-- Start of SOURCE DOCUMENT --

Yeah... I grew up in Windsor and know of which Andy speaks. The owner treated us (at the time I was just a teenager) like an annoyance. We only wanted to check out the gear that admittedly we couldn't afford at the time but in time would be spending some serious cash on. Needless to say I've since spent that serious cash on gear and non of it came from them. Karma's a bitch.
I'd still like to be there to pick the bones though.


----------



## Nick Burman (Aug 17, 2011)

800k isn't going to put much of a dent in $40million.


----------



## Hamstrung (Sep 21, 2007)

Well, here's how it shaped up on the first day...

http://blogs.windsorstar.com/2011/12/15/mob-mayhem-hits-leones-music-world/


----------



## urko99 (Mar 30, 2009)

Nothing but Junk! All chineese crap for the most part. There was one Taylor electric in there that looked like an LP profile, but had strat pups on it going for $1800.00. You would have got it for 50% off($900.00). And a couple of used QSC amps that were selling for new pricing at 40% off. Thats all I saw. This guy had a reputaion around town for being overpriced, pulling Fraudulent scams on his Keyboard Instruments, and chasing away young kids that entered his store that didn't look like they had any money. It looks like he emptied the store of any good stuff before he locked the doors and let the Banks deal with all the crap in the Liquidation sale today!


----------



## GuitarsCanada (Dec 30, 2005)

-- End of SOURCE DOCUMENT --

- _PROBLEMS TO SOLVE_
**A)** Name each forum user whose name heads a post in the thread about the Windsor music store.
**B)** Carry the Windsor music store thread forward from its last line.

-- Start of DATA PROVIDED --

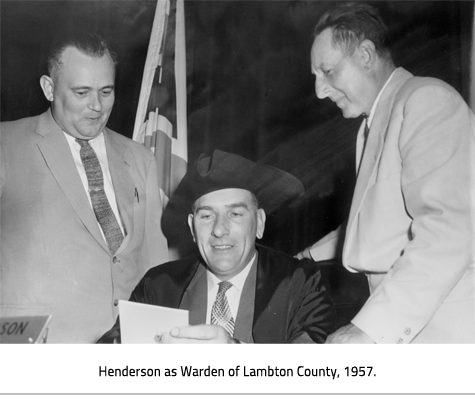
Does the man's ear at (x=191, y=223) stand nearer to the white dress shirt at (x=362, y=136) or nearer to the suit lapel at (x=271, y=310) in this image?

-- End of DATA PROVIDED --

- _RESULTS BY TASK_
**A)** Nick Burman, Hamstrung, urko99, GuitarsCanada

**B)**
urko99 said:


> Nothing but Junk! All chineese crap for the most part. There was one Taylor electric in there that looked like an LP profile, but had strat pups on it going for $1800.00. You would have got it for 50% off($900.00). And a couple of used QSC amps that were selling for new pricing at 40% off. Thats all I saw. This guy had a reputaion around town for being overpriced, pulling Fraudulent scams on his Keyboard Instruments, and chasing away young kids that entered his store that didn't look like they had any money. It looks like he emptied the store of any good stuff before he locked the doors and let the Banks deal with all the crap in the Liquidation sale today!


Keep your eyes out on the classifieds, the good stuff will start to appear once the dust settles, under an assumed name


----------



## urko99 (Mar 30, 2009)

I know, I wouldn't put anything Past these guys.


----------



## Roryfan (Apr 19, 2010)

urko99 said:


> Nothing but Junk! All chineese crap for the most part. There was one Taylor electric in there that looked like an LP profile, but had strat pups on it going for $1800.00. You would have got it for 50% off($900.00). And a couple of used QSC amps that were selling for new pricing at 40% off. Thats all I saw. This guy had a reputaion around town for being overpriced, pulling Fraudulent scams on his Keyboard Instruments, and chasing away young kids that entered his store that didn't look like they had any money. It looks like he emptied the store of any good stuff before he locked the doors and let the Banks deal with all the crap in the Liquidation sale today!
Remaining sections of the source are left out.